▸ **Aufgaben**:
[a] Beantworte drei kurze Fragen zum Text über Kaffee und Multiple Sklerose:
(i) Um welche Art von Studien handelt es sich laut den Autoren überwiegend?
(ii) Was kann Kaffee laut Text niemals ersetzen?
(iii) Worüber sagt die Studie laut Prof. Dr. med. Peter Flachenecker nichts aus?
[b] Tippe aus dem Text über Kaffee und Multiple Sklerose die Stelle von „Prof. Dr. med.“ bis einschließlich „etablierter Multipler Sklerose.“ wortgetreu ab.
[c] Schreib den Text über Kaffee und Multiple Sklerose ab der Stelle weiter, an der er aufhört.

Einschränkungen und weitere Forschung
Obwohl die Studienergebnisse vielversprechend sind, betonen die Autoren, dass es sich überwiegend um Beobachtungsstudien handelt. Ein kausaler Zusammenhang kann aktuell nicht sicher bestätigt werden. Es ist von größter Bedeutung zu betonen, dass Kaffee, so vielversprechend die Ergebnisse auch sind, kein Allheilmittel ist und niemals eine gesunde Lebensweise ersetzen kann. Eine Tasse Kaffee wird nicht alle präventiven Herausforderungen lösen.
Prof. Dr. med. Peter Flachenecker gibt vor allem 3 Dinge zu bedenken:
- Diese Studie betrachtet nur das verminderte MS-Risiko. Das sagt nichts aus über einen Einfluss auf den Verlauf bei bereits etablierter Multipler Sklerose.
- Die Studie ist rein assoziativ. Die MS kann noch viele andere Ursachen haben und andere Faktoren als Koffein können die Entstehung beeinflussen (die vielleicht wiederum eher mit Kaffeetrinkern aber nicht unbedingt mit dem Kaffee selbst assoziiert sind).

▸ **Gegebene Daten**:
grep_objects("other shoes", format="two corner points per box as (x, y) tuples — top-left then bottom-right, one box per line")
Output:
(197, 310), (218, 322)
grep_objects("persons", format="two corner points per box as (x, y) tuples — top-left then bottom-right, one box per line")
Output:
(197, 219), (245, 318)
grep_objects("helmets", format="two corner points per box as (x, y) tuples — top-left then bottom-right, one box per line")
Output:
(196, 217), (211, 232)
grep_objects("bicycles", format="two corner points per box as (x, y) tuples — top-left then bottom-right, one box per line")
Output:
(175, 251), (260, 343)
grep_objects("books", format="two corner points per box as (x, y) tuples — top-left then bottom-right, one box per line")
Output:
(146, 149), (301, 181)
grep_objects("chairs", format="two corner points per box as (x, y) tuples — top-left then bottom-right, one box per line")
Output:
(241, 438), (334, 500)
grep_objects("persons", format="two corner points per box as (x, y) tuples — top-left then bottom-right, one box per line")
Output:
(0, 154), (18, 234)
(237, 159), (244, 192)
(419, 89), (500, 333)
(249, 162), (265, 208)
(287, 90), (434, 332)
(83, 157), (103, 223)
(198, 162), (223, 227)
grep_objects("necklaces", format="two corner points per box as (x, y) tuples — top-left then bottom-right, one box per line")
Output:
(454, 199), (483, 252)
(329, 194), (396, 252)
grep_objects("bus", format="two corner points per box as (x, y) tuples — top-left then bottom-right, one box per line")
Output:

▸ **Antworten**:
[a]
(i) Um Beobachtungsstudien.
(ii) Eine gesunde Lebensweise.
(iii) Über einen Einfluss auf den Verlauf bei bereits etablierter Multipler Sklerose.

[b]
Prof. Dr. med. Peter Flachenecker gibt vor allem 3 Dinge zu bedenken:
- Diese Studie betrachtet nur das verminderte MS-Risiko. Das sagt nichts aus über einen Einfluss auf den Verlauf bei bereits etablierter Multipler Sklerose.

[c]
- Wie und warum Koffein diese Wirkung haben soll, ist völlig unklar.
Weitere Studien sind notwendig, um die genauen Mechanismen und die optimale Dosierung von Kaffee zur Prävention von MS zu untersuchen.
Empfehlungen zum Kaffeekonsum
Es ist wichtig zu beachten, dass ein hoher Kaffeekonsum für einige Menschen eher schädlich als nützlich sein kann. Daher sollte man aus den aktuell veröffentlichten Daten auch keine Ernährungsempfehlung ableiten, die den Kaffeekonsum erhöht. Die MS-Gesellschaft Wien hingegen bewertet einen moderat täglichen Konsum von 2-3 Tassen als unbedenklich.